Excerpt provided |
━━━━━━━━━━━━━━━━━━━━━━━━━━━━━━

How do I get started with integration?

Explore platform-specific guides for Web OCR, Python Vision API, or AI Document Processing. Each guide includes complete code samples, API references, and step-by-step tutorials. You can also try the interactive Web Playground to test OCR capabilities in your browser without any installation.



FOR DEVELOPERS

Power your app with our SDK in minutes


Complete data extraction platform

Nutrient provides three specialized technologies for document data extraction — OCR for high-speed text extraction, Vision API for intelligent document understanding, and AI Document Processing for automated classification and extraction. Each technology is optimized for specific use cases and document types, giving you the flexibility to choose the right tool for your workflow.

When to use OCR vs. Vision API vs. AI Document Processing

Choose the right technology based on your specific requirements:

  • OCR — High-throughput text extraction from scanned documents with 120+ languages. Ideal for invoice batches, receipt scanning, and search indexing where speed is the priority.
  • Vision API — Document structure analysis with table extraction, handwriting recognition, and equation detection. Perfect for forms, research papers, and complex layouts requiring semantic understanding.

━━━━━━━━━━━━━━━━━━━━━━━━━━━━━━

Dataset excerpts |
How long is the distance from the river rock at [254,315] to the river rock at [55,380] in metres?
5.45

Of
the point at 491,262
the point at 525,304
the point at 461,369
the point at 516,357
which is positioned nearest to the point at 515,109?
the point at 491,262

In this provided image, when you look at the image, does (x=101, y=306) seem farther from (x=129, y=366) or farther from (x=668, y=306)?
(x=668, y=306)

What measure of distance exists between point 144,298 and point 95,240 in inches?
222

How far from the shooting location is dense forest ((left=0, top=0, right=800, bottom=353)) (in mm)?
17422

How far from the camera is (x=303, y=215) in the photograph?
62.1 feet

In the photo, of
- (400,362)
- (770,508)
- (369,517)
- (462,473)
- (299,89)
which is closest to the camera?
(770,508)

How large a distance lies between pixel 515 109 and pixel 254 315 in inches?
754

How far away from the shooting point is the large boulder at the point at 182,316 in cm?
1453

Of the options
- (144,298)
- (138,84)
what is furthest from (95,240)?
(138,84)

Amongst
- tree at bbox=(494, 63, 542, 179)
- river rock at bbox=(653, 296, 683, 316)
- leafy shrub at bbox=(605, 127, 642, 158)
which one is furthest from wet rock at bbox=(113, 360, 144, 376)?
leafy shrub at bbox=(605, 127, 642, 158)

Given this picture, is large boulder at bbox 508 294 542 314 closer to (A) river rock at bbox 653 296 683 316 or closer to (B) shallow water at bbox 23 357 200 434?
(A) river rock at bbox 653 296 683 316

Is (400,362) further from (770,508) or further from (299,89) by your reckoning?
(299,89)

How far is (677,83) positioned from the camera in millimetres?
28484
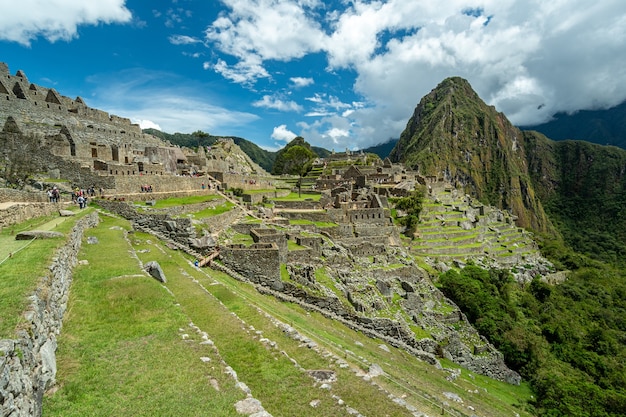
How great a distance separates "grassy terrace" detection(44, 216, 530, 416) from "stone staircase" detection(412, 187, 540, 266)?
35416mm

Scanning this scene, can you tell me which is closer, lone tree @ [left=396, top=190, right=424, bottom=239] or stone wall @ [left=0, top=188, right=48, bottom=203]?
stone wall @ [left=0, top=188, right=48, bottom=203]

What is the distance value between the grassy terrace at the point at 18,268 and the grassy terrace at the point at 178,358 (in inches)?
52.7

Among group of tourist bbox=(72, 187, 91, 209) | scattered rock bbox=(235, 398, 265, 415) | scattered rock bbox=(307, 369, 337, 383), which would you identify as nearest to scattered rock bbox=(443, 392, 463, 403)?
scattered rock bbox=(307, 369, 337, 383)

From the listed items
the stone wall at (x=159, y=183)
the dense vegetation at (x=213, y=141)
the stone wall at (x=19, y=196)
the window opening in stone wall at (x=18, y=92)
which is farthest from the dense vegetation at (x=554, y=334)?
the dense vegetation at (x=213, y=141)

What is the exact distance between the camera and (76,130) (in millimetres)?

━━━━━━━━━━━━━━━━━━━━━━━━━━━━━━

About this task |
Answer these from the excerpt on Nutrient's data extraction technologies above:
(a) What can you use to test OCR capabilities in your browser without any installation?
(b) How many languages does OCR handle?
(c) Which technology is called perfect for forms, research papers, and complex layouts?

Result below |
(a) The interactive Web Playground
(b) 120+ languages
(c) Vision API